Information provided:
══════════

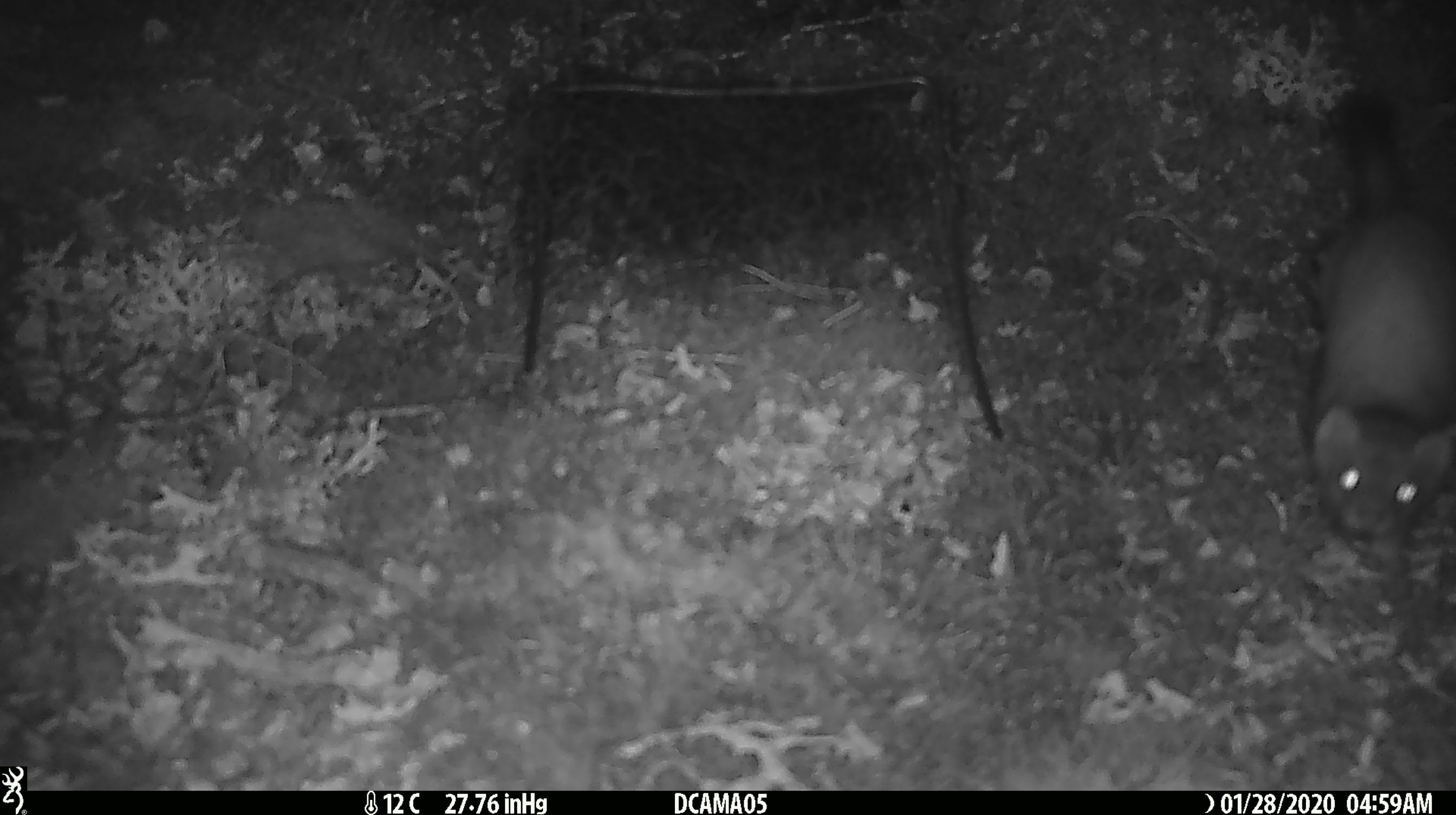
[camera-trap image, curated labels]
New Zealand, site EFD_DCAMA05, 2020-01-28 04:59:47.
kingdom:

══════════

Exercise description:
Give back all of the data exactly, but not the pictures.

Response to this exercise:
[camera-trap image, curated labels]
New Zealand, site EFD_DCAMA05, 2020-01-28 04:59:47.
kingdom:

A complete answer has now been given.